GOAL: Repeat the lines from the one containing "What is the distance from" through the end of the records, inclusive, swapping "white sign board" for "white signboard" and keeping everything else the same.

* Begin EXERCISE MATERIALS *

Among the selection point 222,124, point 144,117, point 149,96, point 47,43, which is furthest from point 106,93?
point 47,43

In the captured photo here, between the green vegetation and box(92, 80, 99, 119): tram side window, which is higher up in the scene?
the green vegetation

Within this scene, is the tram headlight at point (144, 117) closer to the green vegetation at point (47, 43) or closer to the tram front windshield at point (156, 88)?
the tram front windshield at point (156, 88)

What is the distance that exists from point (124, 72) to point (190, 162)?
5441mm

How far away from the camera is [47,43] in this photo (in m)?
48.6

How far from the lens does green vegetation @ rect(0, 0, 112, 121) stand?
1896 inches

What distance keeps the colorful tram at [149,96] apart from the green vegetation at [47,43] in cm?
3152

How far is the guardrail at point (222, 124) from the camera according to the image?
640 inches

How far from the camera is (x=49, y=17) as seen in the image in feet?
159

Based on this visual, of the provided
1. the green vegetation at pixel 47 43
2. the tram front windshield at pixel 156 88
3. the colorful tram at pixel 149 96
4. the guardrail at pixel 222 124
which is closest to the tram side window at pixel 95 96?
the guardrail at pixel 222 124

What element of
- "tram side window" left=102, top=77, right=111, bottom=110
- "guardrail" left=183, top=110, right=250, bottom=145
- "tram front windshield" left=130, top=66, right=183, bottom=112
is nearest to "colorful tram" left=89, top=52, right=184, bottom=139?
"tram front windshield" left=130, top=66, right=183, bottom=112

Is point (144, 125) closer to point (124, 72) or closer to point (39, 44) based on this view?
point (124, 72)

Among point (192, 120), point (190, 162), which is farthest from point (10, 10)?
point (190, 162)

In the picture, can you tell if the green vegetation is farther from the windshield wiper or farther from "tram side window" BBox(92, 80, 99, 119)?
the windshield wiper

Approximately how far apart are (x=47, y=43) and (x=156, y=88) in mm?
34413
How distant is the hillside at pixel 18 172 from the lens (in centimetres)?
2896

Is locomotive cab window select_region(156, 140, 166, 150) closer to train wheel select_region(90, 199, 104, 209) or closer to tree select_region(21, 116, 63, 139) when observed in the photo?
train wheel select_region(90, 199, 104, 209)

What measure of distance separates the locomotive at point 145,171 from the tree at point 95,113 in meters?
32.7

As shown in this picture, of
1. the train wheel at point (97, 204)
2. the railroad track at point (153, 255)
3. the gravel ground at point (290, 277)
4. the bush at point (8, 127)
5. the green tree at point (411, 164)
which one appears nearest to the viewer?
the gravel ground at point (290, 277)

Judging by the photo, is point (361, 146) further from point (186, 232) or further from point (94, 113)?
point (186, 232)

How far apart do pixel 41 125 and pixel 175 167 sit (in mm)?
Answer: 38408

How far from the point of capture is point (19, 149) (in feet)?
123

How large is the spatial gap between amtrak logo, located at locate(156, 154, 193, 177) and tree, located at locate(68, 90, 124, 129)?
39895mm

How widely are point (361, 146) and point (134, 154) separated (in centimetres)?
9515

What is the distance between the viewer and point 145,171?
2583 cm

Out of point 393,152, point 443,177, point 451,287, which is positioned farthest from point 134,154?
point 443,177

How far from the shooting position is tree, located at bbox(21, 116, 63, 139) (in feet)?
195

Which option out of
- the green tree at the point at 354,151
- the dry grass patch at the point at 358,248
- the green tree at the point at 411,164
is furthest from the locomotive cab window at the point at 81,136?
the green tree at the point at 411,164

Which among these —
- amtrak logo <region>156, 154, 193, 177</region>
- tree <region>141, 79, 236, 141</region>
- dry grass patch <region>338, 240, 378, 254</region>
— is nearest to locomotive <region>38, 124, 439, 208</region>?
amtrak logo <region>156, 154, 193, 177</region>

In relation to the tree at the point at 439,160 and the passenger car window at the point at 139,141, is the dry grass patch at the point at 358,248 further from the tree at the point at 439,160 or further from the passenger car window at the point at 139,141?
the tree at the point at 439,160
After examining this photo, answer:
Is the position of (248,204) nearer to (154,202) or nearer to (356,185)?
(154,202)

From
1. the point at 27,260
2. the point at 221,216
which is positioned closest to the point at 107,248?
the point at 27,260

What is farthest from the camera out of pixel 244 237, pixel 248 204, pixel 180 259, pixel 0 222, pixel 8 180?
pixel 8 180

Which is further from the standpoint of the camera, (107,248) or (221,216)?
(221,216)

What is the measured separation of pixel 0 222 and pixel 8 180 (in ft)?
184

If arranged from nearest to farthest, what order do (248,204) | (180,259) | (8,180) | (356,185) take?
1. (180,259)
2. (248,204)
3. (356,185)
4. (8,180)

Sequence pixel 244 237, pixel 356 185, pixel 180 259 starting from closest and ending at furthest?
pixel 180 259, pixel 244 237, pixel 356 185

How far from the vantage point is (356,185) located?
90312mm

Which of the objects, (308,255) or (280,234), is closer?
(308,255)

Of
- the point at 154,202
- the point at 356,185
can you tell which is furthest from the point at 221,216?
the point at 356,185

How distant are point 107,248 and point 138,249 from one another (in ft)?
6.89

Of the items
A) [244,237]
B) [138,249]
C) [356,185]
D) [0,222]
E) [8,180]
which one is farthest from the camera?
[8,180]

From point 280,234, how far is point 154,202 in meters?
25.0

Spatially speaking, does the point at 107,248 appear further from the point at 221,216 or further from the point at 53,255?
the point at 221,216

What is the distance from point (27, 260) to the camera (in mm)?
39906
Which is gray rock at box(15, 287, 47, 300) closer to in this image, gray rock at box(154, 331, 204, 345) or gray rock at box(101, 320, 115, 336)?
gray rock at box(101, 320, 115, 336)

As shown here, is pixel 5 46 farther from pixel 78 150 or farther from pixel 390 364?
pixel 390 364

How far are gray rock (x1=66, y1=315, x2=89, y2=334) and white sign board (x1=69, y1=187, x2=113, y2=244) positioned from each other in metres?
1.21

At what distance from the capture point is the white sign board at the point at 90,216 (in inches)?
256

* End EXERCISE MATERIALS *

TASK ANSWER:
What is the distance from point (27, 260) to the camera (in mm)?
39906
Which is gray rock at box(15, 287, 47, 300) closer to in this image, gray rock at box(154, 331, 204, 345) or gray rock at box(101, 320, 115, 336)?
gray rock at box(101, 320, 115, 336)

As shown here, is pixel 5 46 farther from pixel 78 150 or farther from pixel 390 364?
pixel 390 364

How far are gray rock (x1=66, y1=315, x2=89, y2=334) and white signboard (x1=69, y1=187, x2=113, y2=244) positioned from each other in metres?
1.21

At what distance from the capture point is the white signboard at the point at 90,216 (in inches)?
256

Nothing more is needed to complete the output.